Passed in 2016, the General Data Protection Regulation (GDPR) is the most significant legislative change in European data protection laws since the EU Data Protection Directive (Directive 95/46/EC), introduced in 1995. The GDPR, which came into force 25 May 2018, seeks to strengthen the security and protection of personal data in the EU and serve as a single piece of legislation for all of the EU. It will replace the EU Data Protection Directive and all local laws relating to it.
We support the GDPR and will ensure all Harwood House services comply with its provisions.
- Who We Are
- Your Privacy Is Important
- What We Collect and Store
- What We Share with Others
- Who On Our Team Has Access
- Where We Send Your Data
- How Long We Retain Your Data
- What Rights You Have Over Your Data
- Contact Us About Your Privacy
- How We Protect Your Data
- What Data Breach Procedures We Have in Place
Who We Are
Harwoodhousestansted.com, owned and operated by Hardwood House (HH). We are a bed and breakfast serving travellers through Stansted Airport as well as visitors to Essex. We are located at 52 Stortford Road, Great Dunmow, Essex, CM6 1DN.
Our website’s full URL is https://harwoodhousestansted.com. This document outlines how HH handles any personal information collected through our site. If you have any questions or comments, email us at firstname.lastname@example.org.
Your Privacy Is Important
What We Collect and Store
- Functional purposes: The WordPress software that powers our site relies on non-tracking cookies in order to function properly.
- Social web: We use third-party cookies from social networks such as Facebook to enable ‘liking’ and ‘sharing’ content on your social networks.
We provide a contact form on our Contact Page. This contact form collects the following personal data:
- Email address
- Phone number
It may also capture a subject line and a short message written by you.
What We Share With Others
We ask for reviews on our business’s Google My Business page. We do not directly share your data with Google, nor do we collect or store your review. When you click the ‘Write Your Review’ button on our Write a Review page, you are taken off-site and asked to login to your Google Account to create the review.
Finally, in order to send messages from our contact form, our site uses the Mailgun Plugin for WordPress. Mailgun receives SMTP requests from our site and processes / sends the message to our email address. Mailgun collects your name, email, subject line and message body. Mailgun is fully GPDR compliant.
Who on Our Team Has Access
Harwood House is a small business run by Nicola Bradley and Tom Hamilton. As owners and managers we have access to booking information stored in our Eviivo account. This allows us to support our guests and ensure smooth running of our Stansted B&B.
Messages sent through our contact form are delivered to our business email address, email@example.com. We use Gmail as part of Google Cloud for our email client. You can read about Google Cloud and GDPR compliance here.
Where We Send Your Data
We do not directly share or transfer your data to any third parties inside or outside the EU. For example, our Mailgun SMTP service is based in the EU. However, when you click on our Book Online or Write a Review links you are taken off-site to websites managed by Eviivo and Google, respectively. See the ‘Who We Share Your Data With’ section, above.
How Long We Retain Your Data
Messages sent via the contact form are retained in our email account for 6 months prior to deletion. Mailgun retains message bodies for 72 hours before deletion. Moreover, Mailgun retains metadata of a message, which includes the sender, recipient(s), subject line, originating IP address and other routing data for 30 days.

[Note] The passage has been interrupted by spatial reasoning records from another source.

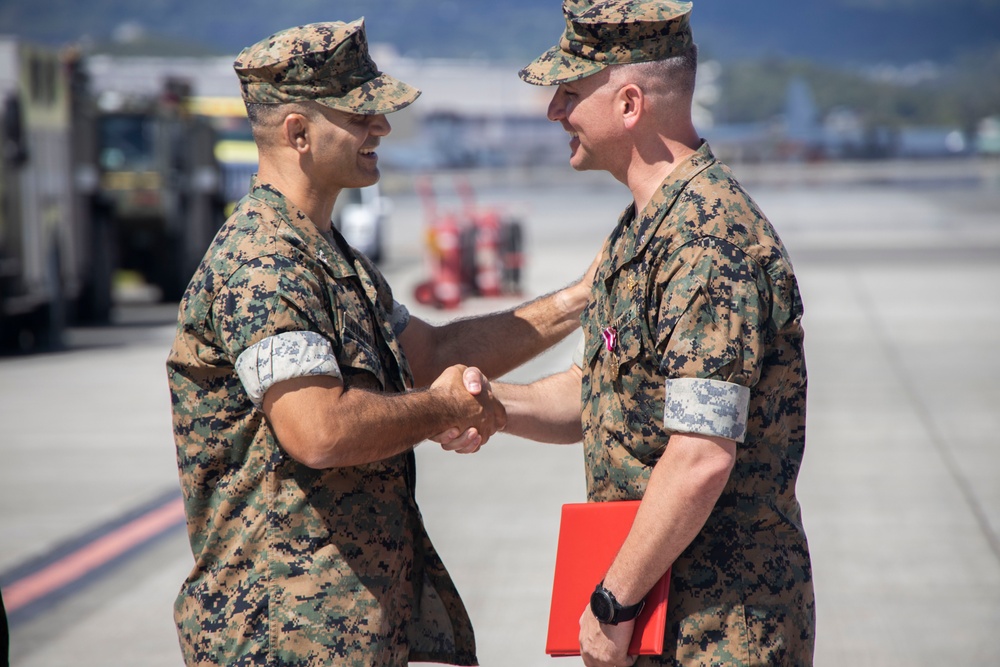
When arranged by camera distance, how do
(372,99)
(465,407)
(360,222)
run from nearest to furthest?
(372,99), (465,407), (360,222)

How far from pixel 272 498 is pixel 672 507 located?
816mm

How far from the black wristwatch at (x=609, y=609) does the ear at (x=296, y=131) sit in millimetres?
1130

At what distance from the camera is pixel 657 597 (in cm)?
231

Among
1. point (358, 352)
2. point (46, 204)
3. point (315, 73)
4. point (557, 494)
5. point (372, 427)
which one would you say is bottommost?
point (557, 494)

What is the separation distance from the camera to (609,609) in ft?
7.50

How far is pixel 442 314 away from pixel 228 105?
14127 mm

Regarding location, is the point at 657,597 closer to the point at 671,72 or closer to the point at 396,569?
the point at 396,569

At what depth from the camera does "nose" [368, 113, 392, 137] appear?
2.61 meters

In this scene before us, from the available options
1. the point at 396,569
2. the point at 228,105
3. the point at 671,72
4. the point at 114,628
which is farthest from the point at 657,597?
the point at 228,105

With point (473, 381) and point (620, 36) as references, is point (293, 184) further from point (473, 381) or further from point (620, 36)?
point (620, 36)

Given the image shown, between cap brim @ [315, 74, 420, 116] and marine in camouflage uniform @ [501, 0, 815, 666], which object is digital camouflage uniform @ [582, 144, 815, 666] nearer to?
marine in camouflage uniform @ [501, 0, 815, 666]

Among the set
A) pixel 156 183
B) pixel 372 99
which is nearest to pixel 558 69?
pixel 372 99

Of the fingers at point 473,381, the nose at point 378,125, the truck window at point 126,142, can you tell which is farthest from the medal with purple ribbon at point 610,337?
the truck window at point 126,142

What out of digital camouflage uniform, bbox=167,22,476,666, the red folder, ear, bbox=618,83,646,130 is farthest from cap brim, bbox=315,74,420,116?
the red folder
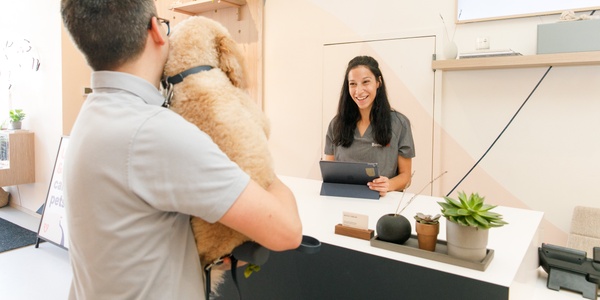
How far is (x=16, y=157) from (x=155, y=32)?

Reservation details are stored in Eviivo for a minimum of 7 years for tax purposes.
What Rights You Have Over Your Data
If you have sent a message via the contact form or made a reservation with us, you can request to receive a file of the personal data we hold about you, including any data you have provided to us. You can also request that we erase any personal data we hold about you. This does not include any data we are obliged to keep for administrative, legal, or security purposes. Please send Right of Access or Right of Erasure Requests to firstname.lastname@example.org.
Contact Us About Your Privacy
If you have any privacy questions or concerns, please contact:
+44 01371 874627
52 Stortford Road, Great Dunmow, Essex, CM6 1DN
How We Protect Your Data
We seek to protect your data in a number of ways, in particular:
- our site uses an SSL connection
- we follow and enforce a strong password policy within our business
What Data Breach Procedures We Have in Place
If data breaches are detected, we contact anyone affected via email as soon as the breach is discovered.